* Brief
Write out the rows below verbatim, starting at the line that contains "How far does one" and stopping after the line that contains "slender tree trunk, bbox=649, 0, 703, 455 <".

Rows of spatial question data
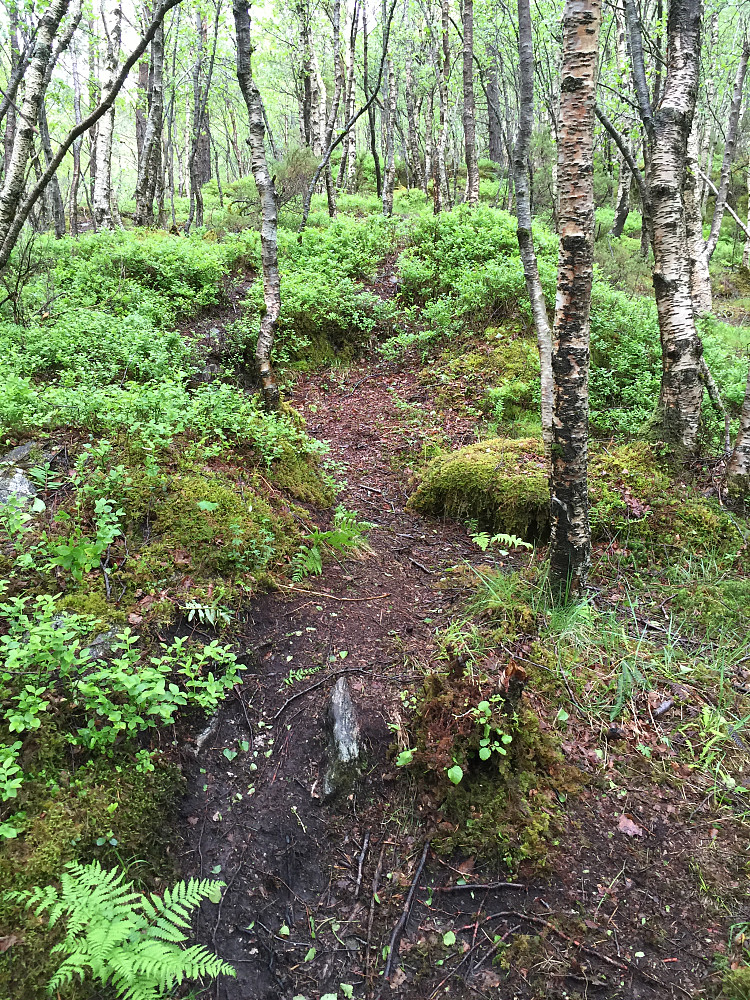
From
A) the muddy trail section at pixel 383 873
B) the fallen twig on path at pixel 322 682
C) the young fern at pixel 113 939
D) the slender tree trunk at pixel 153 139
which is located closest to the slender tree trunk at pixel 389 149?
the slender tree trunk at pixel 153 139

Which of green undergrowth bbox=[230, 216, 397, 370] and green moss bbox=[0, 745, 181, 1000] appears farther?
green undergrowth bbox=[230, 216, 397, 370]

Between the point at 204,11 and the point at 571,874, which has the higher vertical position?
the point at 204,11

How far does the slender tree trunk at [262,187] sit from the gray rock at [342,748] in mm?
4767

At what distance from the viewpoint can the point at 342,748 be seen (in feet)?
11.1

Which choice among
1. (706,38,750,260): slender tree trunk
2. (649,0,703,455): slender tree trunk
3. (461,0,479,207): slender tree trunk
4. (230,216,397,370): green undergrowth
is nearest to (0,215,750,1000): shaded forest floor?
(649,0,703,455): slender tree trunk

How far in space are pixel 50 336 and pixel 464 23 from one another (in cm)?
1298

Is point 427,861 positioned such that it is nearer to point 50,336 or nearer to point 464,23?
point 50,336

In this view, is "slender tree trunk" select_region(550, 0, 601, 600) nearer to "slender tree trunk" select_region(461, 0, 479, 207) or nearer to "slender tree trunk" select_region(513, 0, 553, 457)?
"slender tree trunk" select_region(513, 0, 553, 457)

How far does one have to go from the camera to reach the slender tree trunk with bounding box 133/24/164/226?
541 inches

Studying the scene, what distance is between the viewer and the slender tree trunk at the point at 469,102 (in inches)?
506

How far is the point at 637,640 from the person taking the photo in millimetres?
3914

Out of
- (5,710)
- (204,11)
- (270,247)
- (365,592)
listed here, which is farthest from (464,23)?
(5,710)

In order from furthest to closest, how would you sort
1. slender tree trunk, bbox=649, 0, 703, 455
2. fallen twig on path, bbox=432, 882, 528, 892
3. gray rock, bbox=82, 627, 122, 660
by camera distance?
slender tree trunk, bbox=649, 0, 703, 455 < gray rock, bbox=82, 627, 122, 660 < fallen twig on path, bbox=432, 882, 528, 892

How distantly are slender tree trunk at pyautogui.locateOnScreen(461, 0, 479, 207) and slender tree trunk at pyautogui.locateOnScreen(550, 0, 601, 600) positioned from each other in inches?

* Solution
How far does one have to go from the camera to reach the slender tree trunk with bounding box 133/24/164/226?
541 inches

Studying the scene, what distance is between the viewer and the slender tree trunk at the point at 469,102 (in inches)?
506

How far is the point at 637,640 from the person taking the photo in millimetres?
3914

Out of
- (5,710)
- (204,11)
- (270,247)
- (365,592)
listed here, which is farthest from (464,23)?
(5,710)

In order from furthest to closest, how would you sort
1. slender tree trunk, bbox=649, 0, 703, 455
2. fallen twig on path, bbox=432, 882, 528, 892
3. gray rock, bbox=82, 627, 122, 660
by camera distance?
slender tree trunk, bbox=649, 0, 703, 455 < gray rock, bbox=82, 627, 122, 660 < fallen twig on path, bbox=432, 882, 528, 892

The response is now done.